Secondly, gspread (Python module to interact with Google Sheets) requires a json file with API auth keys for authentication. I have put that file in a storage bucket and retrieve the file when the function is invoked.

At this point there are mainly 3 ways to host the script code:

  1. Deploy directly from a local folder.
  2. Compress the script folder in a .zip archive and pass it in as an argument during deployment.
  3. Mirror my github repo on a GCP Source Repository. This will play nicely with Cloudbuild if and when I’ll decide to implement some basic CI that would trigger a refresh of the function upon new commits.

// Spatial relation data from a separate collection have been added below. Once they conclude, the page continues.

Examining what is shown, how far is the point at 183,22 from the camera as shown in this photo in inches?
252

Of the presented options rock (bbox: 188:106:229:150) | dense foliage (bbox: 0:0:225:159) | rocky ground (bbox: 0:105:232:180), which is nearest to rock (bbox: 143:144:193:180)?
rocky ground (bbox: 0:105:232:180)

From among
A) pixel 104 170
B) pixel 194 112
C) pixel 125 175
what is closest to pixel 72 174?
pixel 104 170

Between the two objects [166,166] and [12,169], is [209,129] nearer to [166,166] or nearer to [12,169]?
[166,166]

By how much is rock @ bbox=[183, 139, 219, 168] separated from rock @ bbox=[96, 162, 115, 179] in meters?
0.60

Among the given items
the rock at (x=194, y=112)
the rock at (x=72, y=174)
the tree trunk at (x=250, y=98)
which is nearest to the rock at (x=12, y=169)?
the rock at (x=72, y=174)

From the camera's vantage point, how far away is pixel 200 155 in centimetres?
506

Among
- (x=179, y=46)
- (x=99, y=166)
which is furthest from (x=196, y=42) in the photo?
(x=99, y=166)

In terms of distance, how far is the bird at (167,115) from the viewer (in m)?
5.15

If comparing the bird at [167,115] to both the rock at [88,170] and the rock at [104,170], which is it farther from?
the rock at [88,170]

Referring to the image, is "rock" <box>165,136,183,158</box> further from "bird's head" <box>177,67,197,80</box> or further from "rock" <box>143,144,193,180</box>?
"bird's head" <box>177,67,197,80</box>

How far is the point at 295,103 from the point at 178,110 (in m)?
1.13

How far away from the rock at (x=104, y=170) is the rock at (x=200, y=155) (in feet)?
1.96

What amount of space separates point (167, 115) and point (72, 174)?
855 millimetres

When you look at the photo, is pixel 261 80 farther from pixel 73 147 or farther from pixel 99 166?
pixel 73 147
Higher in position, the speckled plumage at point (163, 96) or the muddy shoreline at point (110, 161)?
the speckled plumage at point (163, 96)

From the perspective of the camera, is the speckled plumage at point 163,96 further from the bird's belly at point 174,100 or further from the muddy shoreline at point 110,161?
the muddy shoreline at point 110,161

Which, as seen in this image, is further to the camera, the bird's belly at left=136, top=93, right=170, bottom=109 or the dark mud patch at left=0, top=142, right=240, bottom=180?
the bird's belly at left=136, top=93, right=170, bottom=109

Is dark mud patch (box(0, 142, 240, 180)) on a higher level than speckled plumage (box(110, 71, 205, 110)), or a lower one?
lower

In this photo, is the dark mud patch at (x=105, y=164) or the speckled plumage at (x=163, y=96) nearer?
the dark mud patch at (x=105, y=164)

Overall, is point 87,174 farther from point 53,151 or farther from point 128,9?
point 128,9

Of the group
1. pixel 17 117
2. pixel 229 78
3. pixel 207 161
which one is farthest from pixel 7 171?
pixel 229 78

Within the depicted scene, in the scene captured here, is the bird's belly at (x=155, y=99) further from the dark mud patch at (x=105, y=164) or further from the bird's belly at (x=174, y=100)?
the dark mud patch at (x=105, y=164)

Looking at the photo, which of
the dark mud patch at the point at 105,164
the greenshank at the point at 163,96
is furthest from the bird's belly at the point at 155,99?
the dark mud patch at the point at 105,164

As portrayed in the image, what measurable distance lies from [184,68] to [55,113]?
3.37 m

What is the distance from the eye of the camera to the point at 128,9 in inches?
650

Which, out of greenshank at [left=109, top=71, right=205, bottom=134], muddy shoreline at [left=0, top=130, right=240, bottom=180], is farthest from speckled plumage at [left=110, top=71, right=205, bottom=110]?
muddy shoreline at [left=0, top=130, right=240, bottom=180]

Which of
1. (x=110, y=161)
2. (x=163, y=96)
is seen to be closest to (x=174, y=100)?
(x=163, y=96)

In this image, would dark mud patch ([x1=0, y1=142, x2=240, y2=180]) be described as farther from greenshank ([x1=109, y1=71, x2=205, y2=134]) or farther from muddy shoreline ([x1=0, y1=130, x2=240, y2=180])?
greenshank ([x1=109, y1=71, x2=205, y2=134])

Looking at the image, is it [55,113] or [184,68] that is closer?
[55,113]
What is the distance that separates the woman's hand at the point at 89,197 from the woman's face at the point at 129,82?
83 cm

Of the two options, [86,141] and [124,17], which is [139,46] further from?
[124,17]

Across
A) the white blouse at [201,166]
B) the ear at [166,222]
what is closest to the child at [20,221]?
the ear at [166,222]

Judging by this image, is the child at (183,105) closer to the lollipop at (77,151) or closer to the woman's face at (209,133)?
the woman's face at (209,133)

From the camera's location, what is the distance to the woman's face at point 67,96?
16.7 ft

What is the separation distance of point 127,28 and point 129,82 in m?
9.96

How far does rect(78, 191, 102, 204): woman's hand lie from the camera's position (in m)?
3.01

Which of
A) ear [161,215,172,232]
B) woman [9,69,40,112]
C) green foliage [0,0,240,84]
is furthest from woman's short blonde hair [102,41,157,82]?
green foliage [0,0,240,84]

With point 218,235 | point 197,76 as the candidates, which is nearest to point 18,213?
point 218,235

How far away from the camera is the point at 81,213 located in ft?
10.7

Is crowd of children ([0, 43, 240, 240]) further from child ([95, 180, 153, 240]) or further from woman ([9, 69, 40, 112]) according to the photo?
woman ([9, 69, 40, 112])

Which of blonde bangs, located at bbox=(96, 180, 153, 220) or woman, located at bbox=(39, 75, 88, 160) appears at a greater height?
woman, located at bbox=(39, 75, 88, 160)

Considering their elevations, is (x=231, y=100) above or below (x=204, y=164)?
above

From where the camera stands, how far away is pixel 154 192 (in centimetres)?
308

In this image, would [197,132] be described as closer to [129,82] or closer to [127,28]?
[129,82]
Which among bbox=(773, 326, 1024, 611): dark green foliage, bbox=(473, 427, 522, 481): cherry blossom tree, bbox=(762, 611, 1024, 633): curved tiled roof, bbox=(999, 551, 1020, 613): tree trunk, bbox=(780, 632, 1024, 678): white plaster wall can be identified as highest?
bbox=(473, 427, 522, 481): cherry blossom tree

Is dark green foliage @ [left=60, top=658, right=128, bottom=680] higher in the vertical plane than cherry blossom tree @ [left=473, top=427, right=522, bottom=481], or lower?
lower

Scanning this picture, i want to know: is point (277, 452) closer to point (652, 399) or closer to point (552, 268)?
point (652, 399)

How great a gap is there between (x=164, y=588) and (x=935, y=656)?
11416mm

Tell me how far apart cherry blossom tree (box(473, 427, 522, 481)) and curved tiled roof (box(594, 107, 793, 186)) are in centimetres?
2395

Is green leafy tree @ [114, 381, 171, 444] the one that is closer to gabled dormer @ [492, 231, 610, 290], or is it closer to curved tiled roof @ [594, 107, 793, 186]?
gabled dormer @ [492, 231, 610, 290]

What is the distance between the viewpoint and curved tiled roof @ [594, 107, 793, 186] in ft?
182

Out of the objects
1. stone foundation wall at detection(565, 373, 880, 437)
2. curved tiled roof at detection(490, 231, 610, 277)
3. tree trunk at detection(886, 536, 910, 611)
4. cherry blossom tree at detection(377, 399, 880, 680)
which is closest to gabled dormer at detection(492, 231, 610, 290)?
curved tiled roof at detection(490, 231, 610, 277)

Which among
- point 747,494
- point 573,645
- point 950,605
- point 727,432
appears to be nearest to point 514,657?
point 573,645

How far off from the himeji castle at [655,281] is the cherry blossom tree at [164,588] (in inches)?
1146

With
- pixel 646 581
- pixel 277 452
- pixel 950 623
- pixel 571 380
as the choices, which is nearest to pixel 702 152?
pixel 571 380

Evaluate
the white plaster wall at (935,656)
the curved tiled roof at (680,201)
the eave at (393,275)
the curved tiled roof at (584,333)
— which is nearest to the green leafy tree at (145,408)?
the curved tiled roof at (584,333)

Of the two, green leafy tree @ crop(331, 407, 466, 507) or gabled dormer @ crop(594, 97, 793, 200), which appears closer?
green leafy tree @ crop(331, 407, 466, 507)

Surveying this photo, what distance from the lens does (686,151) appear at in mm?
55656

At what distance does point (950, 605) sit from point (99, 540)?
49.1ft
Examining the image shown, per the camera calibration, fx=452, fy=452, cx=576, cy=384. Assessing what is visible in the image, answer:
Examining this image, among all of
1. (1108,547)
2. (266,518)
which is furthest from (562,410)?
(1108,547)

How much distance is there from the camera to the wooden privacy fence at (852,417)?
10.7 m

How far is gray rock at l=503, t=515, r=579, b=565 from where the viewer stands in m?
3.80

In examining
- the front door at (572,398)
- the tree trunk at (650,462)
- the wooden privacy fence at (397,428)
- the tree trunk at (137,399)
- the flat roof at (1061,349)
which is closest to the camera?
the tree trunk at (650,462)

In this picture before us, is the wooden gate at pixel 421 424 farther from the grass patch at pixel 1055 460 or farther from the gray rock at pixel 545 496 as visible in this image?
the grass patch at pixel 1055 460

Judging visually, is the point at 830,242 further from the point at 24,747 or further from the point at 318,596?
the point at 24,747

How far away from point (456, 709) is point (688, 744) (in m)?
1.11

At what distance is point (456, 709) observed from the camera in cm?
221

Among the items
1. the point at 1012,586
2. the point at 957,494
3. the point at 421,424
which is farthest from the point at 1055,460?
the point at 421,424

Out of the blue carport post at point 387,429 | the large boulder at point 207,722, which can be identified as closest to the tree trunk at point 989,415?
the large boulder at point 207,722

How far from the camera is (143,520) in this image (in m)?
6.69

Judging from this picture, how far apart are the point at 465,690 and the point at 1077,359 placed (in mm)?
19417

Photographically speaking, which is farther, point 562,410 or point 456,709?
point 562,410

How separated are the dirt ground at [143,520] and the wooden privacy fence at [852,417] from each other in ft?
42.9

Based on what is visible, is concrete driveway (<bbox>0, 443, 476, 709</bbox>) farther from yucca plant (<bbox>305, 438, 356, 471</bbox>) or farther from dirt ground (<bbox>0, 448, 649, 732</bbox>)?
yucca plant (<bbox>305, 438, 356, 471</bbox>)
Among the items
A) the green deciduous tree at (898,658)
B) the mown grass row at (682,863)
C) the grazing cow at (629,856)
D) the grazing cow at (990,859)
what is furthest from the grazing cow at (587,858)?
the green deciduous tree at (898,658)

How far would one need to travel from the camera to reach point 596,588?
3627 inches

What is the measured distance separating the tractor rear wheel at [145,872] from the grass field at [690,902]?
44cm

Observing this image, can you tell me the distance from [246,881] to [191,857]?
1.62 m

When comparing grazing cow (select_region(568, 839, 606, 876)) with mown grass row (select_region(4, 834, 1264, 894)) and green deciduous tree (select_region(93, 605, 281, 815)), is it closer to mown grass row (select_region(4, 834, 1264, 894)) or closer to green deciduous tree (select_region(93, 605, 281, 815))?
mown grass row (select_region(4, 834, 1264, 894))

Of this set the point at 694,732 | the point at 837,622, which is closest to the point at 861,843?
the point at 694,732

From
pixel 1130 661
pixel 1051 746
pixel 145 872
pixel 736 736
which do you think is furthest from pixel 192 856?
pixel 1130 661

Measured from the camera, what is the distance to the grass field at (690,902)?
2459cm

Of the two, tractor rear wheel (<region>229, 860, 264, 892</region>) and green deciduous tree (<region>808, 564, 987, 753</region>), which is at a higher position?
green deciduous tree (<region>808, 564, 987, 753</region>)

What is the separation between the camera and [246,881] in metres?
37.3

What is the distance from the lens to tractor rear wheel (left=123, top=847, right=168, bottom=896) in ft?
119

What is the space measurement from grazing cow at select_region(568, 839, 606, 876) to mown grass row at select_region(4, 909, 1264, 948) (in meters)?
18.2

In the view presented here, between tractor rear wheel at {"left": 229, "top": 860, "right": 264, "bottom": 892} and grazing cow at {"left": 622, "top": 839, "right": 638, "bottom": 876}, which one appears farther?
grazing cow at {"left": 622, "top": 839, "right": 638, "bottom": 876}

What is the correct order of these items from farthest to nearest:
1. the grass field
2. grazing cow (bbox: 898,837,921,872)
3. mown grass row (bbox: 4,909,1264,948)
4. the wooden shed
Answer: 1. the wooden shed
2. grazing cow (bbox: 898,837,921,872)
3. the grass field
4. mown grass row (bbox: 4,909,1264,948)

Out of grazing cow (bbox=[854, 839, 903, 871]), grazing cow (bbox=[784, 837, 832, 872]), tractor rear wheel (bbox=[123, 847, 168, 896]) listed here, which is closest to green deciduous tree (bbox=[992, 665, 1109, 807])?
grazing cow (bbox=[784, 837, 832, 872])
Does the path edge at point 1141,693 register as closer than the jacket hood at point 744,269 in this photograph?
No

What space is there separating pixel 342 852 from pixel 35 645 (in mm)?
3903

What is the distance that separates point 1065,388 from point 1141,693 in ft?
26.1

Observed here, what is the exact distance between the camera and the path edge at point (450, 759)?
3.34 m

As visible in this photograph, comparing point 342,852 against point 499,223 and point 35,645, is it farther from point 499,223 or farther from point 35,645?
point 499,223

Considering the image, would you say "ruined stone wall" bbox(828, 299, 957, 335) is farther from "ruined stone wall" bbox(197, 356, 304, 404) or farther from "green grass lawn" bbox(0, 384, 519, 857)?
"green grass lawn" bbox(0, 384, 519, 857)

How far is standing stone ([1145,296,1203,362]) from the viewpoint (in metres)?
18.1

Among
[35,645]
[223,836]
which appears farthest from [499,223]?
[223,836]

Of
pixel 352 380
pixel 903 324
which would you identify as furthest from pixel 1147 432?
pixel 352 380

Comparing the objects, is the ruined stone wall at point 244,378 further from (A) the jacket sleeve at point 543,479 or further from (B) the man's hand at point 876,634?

I decided to go with 3 as the process is straightforward enough.

Deployment

Functions can be easily deployed via gcloud command line utility. Depending on the use-case, a number of arguments can be set. In this specific case, it is pretty important to set:

  • --set-env-vars: set environment variables needed by the script to run properly
    • JOB_SHEET_ID: id of the google sheet that will store the parsed job listings.
    • SHEET_NAME: worksheet name of the spreadsheet mentioned above
    • GOOGLE_AUTH_KEY: name of the file storing Google API keys. When run locally, this pointed to a file in the script folder. In cloud function this variable will point to the right file in the storage bucket.
  • --no-allow-unauthenticated: this argument prevents the function from being invoked from the outside world. It is particularly critical as it will ensure I won’t incur in any billing generated by fraudulent activity. This has been the aspect that I’ve struggled to understand the most as I kept finding different authentication approaches. After asking a question on stackoverflow, I have decided to stick with the approach described in this post as it relies on gcp service accounts and doesn’t require to implement auth flows in the function.
  • --timeout: it is safe to set it a tad longer than the average function run time as execution will be killed if it exceeds timeout (default is 30s). It is worth pointing out that Cloud Functions have an execution time limit of 9 minutes.
gcloud functions deploy so-parse \
    --memory 128MB \
    --runtime python37 \
    --entry-point main \
    --source https://source.developers.google.com/projects/your-project/repos/repo-name/path/to/function \
    --timeout 300 \
    --set-env-vars JOB_SHEET_ID="your-ghseet-id" \
    --set-env-vars SHEET_NAME="worksheet-name" \
    --set-env-vars GOOGLE_AUTH_KEY="json-file-with-google-auth-keys.json" \
    --trigger-http \
    --no-allow-unauthenticated

In order to automatically run the function at set intervals, it is possible to rely on Cloud Scheduler. The main logic is to set up a cron job that will fire a GET request to the function’s trigger url at a given interval.
Before setting the cron job up we need to create a service account and make sure it has the right permissions to invoke Cloud Functions.

gcloud iam service-accounts create cloud-scheduler
gcloud functions add-iam-policy-binding \
    --member=serviceAccount:cloud-scheduler@your-project.iam.gserviceaccount.com \
    --role=roles/cloudfunctions.invoker so-parse
gcloud scheduler jobs create http stack-scrape \
    --schedule="*/3 * * * *" \
    --uri=https://your-func-trigger-url \
    --oidc-service-account-email=cloud-scheduler@your-project.iam.gserviceaccount.com 

To confirm that everything went according to plan I quickly peeked a the logs after waiting for a few minutes (to be sure the function actually had the time to run at least once).